→ Your goal
Please write out the full citation entry on noncoding transcription and nucleosome instability in spt16 mutant cells, word for word and line for line.

→ Passage
==========

Noncoding Transcription Is a Driving Force for Nucleosome Instability in spt16 Mutant Cells.

Autor: Feng J; State Key Laboratory of Protein and Plant Gene Research, School of Life Sciences and Peking-Tsinghua Center for Life Sciences, Peking University, Beijing, China Academy for Advanced Interdisciplinary Studies, Peking University, Beijing, China., Gan H; Department of Biochemistry and Molecular Biology, Mayo Clinic College of Medicine, Rochester, Minnesota, USA., Eaton ML; Department of Pharmacology and Cancer Biology, Duke University Medical Center, Durham, North Carolina, USA., Zhou H; Department of Biochemistry and Molecular Biology, Mayo Clinic College of Medicine, Rochester, Minnesota, USA., Li S; Academy for Advanced Interdisciplinary Studies, Peking University, Beijing, China., Belsky JA; Department of Pharmacology and Cancer Biology, Duke University Medical Center, Durham, North Carolina, USA., MacAlpine DM; Department of Pharmacology and Cancer Biology, Duke University Medical Center, Durham, North Carolina, USA., Zhang Z; Department of Biochemistry and Molecular Biology, Mayo Clinic College of Medicine, Rochester, Minnesota, USA Zhang.Zhiguo@mayo.edu li.qing@pku.edu.cn., Li Q; State Key Laboratory of Protein and Plant Gene Research, School of Life Sciences and Peking-Tsinghua Center for Life Sciences, Peking University, Beijing, China Academy for Advanced Interdisciplinary Studies, Peking University, Beijing, China Zhang.Zhiguo@mayo.edu li.qing@pku.edu.cn.
Jazyk: angličtina
Zdroj: Molecular and cellular biology [Mol Cell Biol] 2016 Jun 15; Vol. 36 (13), pp. 1856-67. Date of Electronic Publication: 2016 Jun 15 (Print Publication: 2016).

==========

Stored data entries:
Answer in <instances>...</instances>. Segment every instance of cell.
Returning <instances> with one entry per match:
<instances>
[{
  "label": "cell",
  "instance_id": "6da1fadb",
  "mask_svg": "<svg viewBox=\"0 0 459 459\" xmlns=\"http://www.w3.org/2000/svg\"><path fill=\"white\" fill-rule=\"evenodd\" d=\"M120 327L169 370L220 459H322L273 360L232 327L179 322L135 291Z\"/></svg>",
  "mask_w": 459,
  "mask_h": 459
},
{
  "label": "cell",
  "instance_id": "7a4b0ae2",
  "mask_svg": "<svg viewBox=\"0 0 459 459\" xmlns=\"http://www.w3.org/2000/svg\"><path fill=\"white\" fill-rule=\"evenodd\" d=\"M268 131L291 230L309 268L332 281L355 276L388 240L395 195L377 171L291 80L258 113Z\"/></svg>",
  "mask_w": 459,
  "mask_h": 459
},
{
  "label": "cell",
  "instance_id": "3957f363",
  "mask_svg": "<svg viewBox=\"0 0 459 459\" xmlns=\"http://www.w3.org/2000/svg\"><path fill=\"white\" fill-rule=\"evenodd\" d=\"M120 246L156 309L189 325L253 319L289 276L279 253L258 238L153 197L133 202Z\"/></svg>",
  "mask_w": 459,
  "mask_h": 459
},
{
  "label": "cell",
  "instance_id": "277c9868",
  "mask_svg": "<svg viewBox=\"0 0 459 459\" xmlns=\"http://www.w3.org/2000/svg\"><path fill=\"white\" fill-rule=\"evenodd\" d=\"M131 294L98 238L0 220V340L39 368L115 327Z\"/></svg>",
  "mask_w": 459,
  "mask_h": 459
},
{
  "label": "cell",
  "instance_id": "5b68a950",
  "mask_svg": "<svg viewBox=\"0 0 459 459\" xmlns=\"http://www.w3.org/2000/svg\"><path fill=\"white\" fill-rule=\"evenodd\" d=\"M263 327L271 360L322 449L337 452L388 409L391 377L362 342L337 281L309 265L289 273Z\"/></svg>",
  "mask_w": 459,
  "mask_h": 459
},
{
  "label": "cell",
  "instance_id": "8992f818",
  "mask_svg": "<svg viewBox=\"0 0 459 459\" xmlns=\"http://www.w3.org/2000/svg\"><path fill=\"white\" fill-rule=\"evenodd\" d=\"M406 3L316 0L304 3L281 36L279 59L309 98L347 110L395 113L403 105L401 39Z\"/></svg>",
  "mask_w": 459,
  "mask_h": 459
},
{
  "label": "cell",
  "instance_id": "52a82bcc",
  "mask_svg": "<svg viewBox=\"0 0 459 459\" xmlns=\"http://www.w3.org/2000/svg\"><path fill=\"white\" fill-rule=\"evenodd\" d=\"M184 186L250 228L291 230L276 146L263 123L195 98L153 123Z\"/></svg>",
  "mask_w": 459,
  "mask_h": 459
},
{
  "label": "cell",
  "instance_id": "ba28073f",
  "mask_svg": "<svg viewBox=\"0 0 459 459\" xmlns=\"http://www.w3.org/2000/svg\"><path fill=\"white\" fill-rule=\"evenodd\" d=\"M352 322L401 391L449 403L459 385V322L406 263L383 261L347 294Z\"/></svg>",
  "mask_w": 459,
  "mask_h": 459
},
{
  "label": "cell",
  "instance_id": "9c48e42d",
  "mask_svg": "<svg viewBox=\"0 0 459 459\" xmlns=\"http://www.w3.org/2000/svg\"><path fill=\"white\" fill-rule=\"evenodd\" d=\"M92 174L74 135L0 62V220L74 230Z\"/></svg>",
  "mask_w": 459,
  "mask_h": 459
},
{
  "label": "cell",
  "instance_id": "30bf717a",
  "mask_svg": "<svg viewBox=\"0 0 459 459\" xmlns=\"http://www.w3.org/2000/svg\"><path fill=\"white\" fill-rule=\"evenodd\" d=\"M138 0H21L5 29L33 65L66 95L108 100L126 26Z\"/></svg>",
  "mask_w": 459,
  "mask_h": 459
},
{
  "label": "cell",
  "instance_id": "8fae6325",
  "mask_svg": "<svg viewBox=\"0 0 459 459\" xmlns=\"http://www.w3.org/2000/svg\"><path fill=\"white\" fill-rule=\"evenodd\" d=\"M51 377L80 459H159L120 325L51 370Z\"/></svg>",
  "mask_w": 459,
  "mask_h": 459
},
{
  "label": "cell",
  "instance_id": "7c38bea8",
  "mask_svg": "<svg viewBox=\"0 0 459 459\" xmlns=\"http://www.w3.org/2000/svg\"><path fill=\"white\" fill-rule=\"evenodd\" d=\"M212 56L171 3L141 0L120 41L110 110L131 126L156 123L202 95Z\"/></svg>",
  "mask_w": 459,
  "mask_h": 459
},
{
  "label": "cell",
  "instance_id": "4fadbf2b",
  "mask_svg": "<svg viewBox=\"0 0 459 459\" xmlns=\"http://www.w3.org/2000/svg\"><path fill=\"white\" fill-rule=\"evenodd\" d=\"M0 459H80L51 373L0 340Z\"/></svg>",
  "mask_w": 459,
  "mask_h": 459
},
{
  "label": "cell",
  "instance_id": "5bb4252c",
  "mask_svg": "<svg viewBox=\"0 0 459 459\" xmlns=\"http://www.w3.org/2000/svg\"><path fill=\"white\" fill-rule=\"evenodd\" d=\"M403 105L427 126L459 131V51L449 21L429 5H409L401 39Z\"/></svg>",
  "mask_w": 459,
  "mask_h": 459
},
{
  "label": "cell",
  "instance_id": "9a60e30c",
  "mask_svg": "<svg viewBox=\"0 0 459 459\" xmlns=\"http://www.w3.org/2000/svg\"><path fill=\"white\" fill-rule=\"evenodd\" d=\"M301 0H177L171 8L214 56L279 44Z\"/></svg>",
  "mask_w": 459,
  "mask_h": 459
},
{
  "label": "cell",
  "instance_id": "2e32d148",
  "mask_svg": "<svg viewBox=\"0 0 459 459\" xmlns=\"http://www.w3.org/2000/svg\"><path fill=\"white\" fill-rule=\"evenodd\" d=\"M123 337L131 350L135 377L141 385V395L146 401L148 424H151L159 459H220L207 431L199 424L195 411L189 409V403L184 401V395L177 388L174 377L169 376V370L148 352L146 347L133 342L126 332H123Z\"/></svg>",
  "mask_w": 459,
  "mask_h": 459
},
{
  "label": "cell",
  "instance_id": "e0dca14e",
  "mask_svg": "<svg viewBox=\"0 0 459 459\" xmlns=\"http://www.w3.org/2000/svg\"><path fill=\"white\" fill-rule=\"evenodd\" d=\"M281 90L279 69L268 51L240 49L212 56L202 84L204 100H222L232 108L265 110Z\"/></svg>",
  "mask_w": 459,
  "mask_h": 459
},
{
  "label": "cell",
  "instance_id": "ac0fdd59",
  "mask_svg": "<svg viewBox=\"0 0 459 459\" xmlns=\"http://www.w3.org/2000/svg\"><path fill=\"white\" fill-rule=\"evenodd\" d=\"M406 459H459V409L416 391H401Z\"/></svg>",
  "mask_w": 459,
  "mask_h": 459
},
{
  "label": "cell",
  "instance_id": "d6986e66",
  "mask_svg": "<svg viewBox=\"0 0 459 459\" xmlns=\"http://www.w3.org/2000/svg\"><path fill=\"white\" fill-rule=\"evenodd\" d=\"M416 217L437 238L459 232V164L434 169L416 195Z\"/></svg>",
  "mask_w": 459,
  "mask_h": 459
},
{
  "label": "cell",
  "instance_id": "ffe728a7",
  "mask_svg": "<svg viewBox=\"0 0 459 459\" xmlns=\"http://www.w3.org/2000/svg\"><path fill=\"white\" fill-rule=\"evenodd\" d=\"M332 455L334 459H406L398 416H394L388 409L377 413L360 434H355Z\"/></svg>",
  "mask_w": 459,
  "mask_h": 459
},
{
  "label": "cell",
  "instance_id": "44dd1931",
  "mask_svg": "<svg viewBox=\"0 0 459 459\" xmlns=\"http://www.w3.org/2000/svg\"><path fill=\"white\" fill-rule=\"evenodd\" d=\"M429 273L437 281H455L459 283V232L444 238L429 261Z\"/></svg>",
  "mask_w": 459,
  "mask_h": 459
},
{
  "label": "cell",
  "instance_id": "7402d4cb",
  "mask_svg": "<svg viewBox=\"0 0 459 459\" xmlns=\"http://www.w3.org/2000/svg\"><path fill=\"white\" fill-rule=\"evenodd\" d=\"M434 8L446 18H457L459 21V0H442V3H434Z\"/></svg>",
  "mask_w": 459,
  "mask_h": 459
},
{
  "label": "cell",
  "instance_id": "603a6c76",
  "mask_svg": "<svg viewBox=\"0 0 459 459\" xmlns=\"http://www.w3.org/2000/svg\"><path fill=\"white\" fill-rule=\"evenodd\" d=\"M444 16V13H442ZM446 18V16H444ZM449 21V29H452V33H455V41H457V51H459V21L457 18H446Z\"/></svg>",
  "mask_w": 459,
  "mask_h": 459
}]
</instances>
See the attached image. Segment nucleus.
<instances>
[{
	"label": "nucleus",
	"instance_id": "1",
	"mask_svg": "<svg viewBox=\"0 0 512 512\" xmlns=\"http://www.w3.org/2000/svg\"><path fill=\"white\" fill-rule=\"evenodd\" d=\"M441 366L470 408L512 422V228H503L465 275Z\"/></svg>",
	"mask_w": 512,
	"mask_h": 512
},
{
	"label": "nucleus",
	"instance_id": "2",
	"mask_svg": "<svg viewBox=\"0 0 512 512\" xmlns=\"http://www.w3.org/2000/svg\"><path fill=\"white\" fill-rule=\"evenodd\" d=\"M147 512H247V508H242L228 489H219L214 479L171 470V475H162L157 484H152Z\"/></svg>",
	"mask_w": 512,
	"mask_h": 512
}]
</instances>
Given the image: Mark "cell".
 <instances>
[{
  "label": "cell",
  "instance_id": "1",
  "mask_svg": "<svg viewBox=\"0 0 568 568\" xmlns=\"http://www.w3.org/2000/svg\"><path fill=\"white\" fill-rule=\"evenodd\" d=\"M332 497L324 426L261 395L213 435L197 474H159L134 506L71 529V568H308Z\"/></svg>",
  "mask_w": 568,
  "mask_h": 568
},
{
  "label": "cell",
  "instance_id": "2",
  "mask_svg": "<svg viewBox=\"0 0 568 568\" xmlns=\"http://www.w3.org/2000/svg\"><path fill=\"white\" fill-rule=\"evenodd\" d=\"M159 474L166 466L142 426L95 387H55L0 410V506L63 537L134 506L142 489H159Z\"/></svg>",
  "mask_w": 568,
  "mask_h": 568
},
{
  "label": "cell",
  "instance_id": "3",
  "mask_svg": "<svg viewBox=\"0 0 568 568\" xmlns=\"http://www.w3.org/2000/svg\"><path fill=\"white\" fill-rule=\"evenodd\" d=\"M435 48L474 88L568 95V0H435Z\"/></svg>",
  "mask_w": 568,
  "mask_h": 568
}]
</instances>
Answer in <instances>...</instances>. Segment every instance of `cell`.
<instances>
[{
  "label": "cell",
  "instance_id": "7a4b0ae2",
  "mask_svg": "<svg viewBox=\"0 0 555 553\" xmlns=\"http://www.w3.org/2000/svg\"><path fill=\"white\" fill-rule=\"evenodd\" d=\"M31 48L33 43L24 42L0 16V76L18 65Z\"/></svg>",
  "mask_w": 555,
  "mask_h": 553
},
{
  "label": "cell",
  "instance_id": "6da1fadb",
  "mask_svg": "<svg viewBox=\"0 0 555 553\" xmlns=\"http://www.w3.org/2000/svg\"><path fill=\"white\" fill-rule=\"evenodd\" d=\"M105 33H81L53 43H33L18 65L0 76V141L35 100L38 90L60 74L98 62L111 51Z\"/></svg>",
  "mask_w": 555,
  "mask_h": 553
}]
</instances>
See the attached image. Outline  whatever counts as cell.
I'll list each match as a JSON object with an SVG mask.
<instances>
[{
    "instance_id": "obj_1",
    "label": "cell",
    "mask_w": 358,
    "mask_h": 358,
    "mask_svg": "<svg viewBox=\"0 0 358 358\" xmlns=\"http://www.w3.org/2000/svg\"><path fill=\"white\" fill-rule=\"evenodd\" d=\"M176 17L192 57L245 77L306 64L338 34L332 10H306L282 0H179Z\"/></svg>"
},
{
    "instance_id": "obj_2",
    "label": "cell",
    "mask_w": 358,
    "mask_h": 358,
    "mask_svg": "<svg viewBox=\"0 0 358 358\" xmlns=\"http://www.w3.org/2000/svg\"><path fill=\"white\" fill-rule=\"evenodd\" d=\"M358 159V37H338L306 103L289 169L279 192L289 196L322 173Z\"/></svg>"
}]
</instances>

==========

→ Expected answer
Noncoding Transcription Is a Driving Force for Nucleosome Instability in spt16 Mutant Cells.

Autor: Feng J; State Key Laboratory of Protein and Plant Gene Research, School of Life Sciences and Peking-Tsinghua Center for Life Sciences, Peking University, Beijing, China Academy for Advanced Interdisciplinary Studies, Peking University, Beijing, China., Gan H; Department of Biochemistry and Molecular Biology, Mayo Clinic College of Medicine, Rochester, Minnesota, USA., Eaton ML; Department of Pharmacology and Cancer Biology, Duke University Medical Center, Durham, North Carolina, USA., Zhou H; Department of Biochemistry and Molecular Biology, Mayo Clinic College of Medicine, Rochester, Minnesota, USA., Li S; Academy for Advanced Interdisciplinary Studies, Peking University, Beijing, China., Belsky JA; Department of Pharmacology and Cancer Biology, Duke University Medical Center, Durham, North Carolina, USA., MacAlpine DM; Department of Pharmacology and Cancer Biology, Duke University Medical Center, Durham, North Carolina, USA., Zhang Z; Department of Biochemistry and Molecular Biology, Mayo Clinic College of Medicine, Rochester, Minnesota, USA Zhang.Zhiguo@mayo.edu li.qing@pku.edu.cn., Li Q; State Key Laboratory of Protein and Plant Gene Research, School of Life Sciences and Peking-Tsinghua Center for Life Sciences, Peking University, Beijing, China Academy for Advanced Interdisciplinary Studies, Peking University, Beijing, China Zhang.Zhiguo@mayo.edu li.qing@pku.edu.cn.
Jazyk: angličtina
Zdroj: Molecular and cellular biology [Mol Cell Biol] 2016 Jun 15; Vol. 36 (13), pp. 1856-67. Date of Electronic Publication: 2016 Jun 15 (Print Publication: 2016).